## Given passage
· · · · ·

Abbreviations: ALMI = Appendicular Lean Mass Index; SD = Standard Deviation; ALMI_FMI = Appendicular Lean Mass Index adjusted for Fat Mass Index

Agreement between the definitions of sarcopenia (T-Score <-2) are demonstrated in Table 4. Agreement between standard and fat-adjusted definitions was “good” (Kappa = 0.46). Use of ALMI_FMI T-scores resulted in approximately twice the number of subjects defined as sarcopenic overall, compared with ALMI T-scores (1299 v. 534) (Table 4). 16.9% (90/534) of subjects who were defined as sarcopenic based on the standard ALMI T-Score would be re-classified to normal based on the ALMI_FMI T-Score. In addition, 6% (855/14,316) of subjects previously classified as normal based on the standard ALMI T-Score would be re-classified as sarcopenic based on the ALMI_FMI T-Score.

Table 4. Assessment of the concordance between standard and fat-adjusted measures of sarcopenia (as defined as an ALMI greater than 2 SD below the mean for 20–40 year-olds).

	Sarcopenia	Normal ALMI T	Total
	(ALMI T ≤ -2.0 SD)	(ALMI T > -2.0 SD)
Fat-Adjusted Sarcopenia     • (ALMIFMI T ≤-2.0 SD)	444 (3.0%)	855 (5.7%)	1299 (8.8%)
Normal Fat-Adjusted ALMI T     • (ALMIFMI T >-2.0 SD)	90 (0.6%)	13461 (90.7%)	13551 (91.3%)
Total	534 (3.6%)	14316 (96.4%)	14850 (100%)

· · · · ·

## Available data
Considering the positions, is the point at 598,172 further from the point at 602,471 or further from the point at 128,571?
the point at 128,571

· · · · ·

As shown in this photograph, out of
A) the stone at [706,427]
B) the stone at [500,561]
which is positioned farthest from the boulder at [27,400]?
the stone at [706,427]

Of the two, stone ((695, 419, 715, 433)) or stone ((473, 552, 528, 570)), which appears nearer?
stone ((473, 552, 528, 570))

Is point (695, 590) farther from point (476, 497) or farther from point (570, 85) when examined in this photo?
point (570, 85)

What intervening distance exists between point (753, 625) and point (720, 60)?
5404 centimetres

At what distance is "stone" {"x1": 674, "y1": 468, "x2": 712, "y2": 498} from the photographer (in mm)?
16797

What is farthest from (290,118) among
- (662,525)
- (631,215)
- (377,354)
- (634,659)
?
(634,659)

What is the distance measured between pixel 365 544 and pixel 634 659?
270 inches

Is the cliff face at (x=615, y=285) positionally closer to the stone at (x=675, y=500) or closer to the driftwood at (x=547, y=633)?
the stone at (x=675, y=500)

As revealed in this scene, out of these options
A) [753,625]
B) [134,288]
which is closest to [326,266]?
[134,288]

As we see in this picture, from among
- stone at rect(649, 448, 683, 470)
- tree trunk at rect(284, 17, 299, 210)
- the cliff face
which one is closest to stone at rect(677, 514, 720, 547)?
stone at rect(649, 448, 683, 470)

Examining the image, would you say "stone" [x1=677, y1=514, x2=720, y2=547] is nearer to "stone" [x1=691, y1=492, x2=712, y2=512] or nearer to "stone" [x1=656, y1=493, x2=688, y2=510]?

· · · · ·

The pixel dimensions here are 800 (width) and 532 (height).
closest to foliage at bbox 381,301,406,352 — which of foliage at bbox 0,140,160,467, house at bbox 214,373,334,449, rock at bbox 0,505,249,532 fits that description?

· · · · ·

## Task requirements
Write out the whole passage on the standard and fat-adjusted sarcopenia definitions, word for word, including its table.

## Solved problem
Abbreviations: ALMI = Appendicular Lean Mass Index; SD = Standard Deviation; ALMI_FMI = Appendicular Lean Mass Index adjusted for Fat Mass Index

Agreement between the definitions of sarcopenia (T-Score <-2) are demonstrated in Table 4. Agreement between standard and fat-adjusted definitions was “good” (Kappa = 0.46). Use of ALMI_FMI T-scores resulted in approximately twice the number of subjects defined as sarcopenic overall, compared with ALMI T-scores (1299 v. 534) (Table 4). 16.9% (90/534) of subjects who were defined as sarcopenic based on the standard ALMI T-Score would be re-classified to normal based on the ALMI_FMI T-Score. In addition, 6% (855/14,316) of subjects previously classified as normal based on the standard ALMI T-Score would be re-classified as sarcopenic based on the ALMI_FMI T-Score.

Table 4. Assessment of the concordance between standard and fat-adjusted measures of sarcopenia (as defined as an ALMI greater than 2 SD below the mean for 20–40 year-olds).

	Sarcopenia	Normal ALMI T	Total
	(ALMI T ≤ -2.0 SD)	(ALMI T > -2.0 SD)
Fat-Adjusted Sarcopenia     • (ALMIFMI T ≤-2.0 SD)	444 (3.0%)	855 (5.7%)	1299 (8.8%)
Normal Fat-Adjusted ALMI T     • (ALMIFMI T >-2.0 SD)	90 (0.6%)	13461 (90.7%)	13551 (91.3%)
Total	534 (3.6%)	14316 (96.4%)	14850 (100%)